Proseguendo verso Est, attraversato l'incrocio con la Cisa, la strada ci porta verso Canedole (così chiamato dalle canne palustri delle sue valli, poi bonificate dai benedettini) e, prima del paese, prospiciente la strada, s'incontra La Palazzina, villa classicheggiante ornata di statue. Poco più avanti, isolata dagli altri edifici, la chiesa di Canedole vero gioiello di architettura romantica agreste che fonda le sue radici nel lontano 1300, mentre di mezzo secolo posteriore è la sua torre campanaria, merlata alla ghibellina.
Sempre a Canedole molto interessante è la "Corte Grande", sorta nella seconda metà dell'800 su preesistenze sicuramente molto più antiche che giustificano l'irregolare distrubuzione di tutto l'organismo architettonico. In quasta corte, per molte generazioni, hanno travato lavoro centinaia di braccianti agricoli, di tutto il roverbellese.

Da Canedole, percorrendo la strada del cimitero, si arriva a Castiglione Mantovano. E qui la storia ti viene incontro dal suo Castello fatto costruire in epoca comunale nel 1229, sull'antico "castrum romano" che diede il nome al paese. Esso rappresentò per secoli baluardo di frontiera contro i Veneti ed ora, sotto tutela governativa, del grande castello rimangono le due torri principali, i fortini di vendetta ormai nascosti da fitta vegetazione, le mura sbrecciate qua e là. A Castiglione, oltre il castello, troviamo il campaniletto in conto con le manofore del 1100, inglobato, a metà del XVIII sec. nell'attuale chiesa e non lontano, Ca' Turchetti con un ciclo di affreschi tra cui la "Saletta degli Stemmi".
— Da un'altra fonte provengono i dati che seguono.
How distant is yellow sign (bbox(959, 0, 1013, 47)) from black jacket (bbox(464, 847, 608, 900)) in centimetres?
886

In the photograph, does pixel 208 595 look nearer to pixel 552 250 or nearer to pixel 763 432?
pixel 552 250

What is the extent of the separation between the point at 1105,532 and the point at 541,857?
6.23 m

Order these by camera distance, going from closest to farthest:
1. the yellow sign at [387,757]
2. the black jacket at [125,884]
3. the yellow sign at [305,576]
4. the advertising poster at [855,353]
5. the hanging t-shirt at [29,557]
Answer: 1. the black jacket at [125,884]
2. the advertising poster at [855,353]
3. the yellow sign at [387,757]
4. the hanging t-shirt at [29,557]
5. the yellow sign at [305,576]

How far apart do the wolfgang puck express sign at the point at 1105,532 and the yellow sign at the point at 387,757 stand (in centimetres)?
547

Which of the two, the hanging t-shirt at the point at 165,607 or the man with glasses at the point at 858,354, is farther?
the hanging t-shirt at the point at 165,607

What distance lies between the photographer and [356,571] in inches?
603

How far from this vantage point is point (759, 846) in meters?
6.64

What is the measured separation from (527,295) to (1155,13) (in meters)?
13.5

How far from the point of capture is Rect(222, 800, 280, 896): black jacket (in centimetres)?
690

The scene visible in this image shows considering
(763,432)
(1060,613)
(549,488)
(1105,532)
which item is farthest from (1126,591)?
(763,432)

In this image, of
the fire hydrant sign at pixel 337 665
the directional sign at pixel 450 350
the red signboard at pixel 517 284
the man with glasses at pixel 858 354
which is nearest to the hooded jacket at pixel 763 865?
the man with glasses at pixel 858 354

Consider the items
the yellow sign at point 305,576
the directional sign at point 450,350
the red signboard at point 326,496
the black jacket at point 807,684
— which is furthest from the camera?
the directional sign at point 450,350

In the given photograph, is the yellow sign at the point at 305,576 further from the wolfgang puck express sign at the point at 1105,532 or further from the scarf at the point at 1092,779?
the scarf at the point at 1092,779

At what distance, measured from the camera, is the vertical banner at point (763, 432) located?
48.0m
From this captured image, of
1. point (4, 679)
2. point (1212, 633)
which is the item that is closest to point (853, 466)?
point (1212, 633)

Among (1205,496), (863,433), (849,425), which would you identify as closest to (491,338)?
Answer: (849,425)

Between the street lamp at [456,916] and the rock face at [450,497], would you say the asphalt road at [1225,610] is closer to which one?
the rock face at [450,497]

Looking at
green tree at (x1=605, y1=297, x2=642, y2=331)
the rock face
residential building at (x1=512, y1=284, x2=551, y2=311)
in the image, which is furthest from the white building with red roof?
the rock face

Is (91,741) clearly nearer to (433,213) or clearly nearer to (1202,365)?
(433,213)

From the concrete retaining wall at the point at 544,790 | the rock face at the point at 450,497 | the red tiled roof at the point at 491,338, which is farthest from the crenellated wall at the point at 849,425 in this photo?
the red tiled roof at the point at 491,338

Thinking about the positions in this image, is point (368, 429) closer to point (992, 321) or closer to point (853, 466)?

A Pellaloco, pochi km dopo Castiglione, circondata da fossato, l'antica Corte Grande sulla cui torre d'ingresso campeggia lo stemma dei marchesi Spolverini del Verme, gli antichi proprietari succeduti nel 1636, dopo la parentesi Locatelli, ad Alessandro Gonzaga, fratello del Duca Guglielmo. Un pò fuori mano, a fianco della statale della Cisa, in Corte S. Lucia, nell'omonima località, il bel palazzo, opera di Giovan Battista Vergani, databile intorno alla metà del sec. scorso, ma con carateristiche settecentesche, saluta con il suo superbo scalone d'ingresso a tenaglia, il visitatore che lascia il roverbellese per avviarsi verso la città.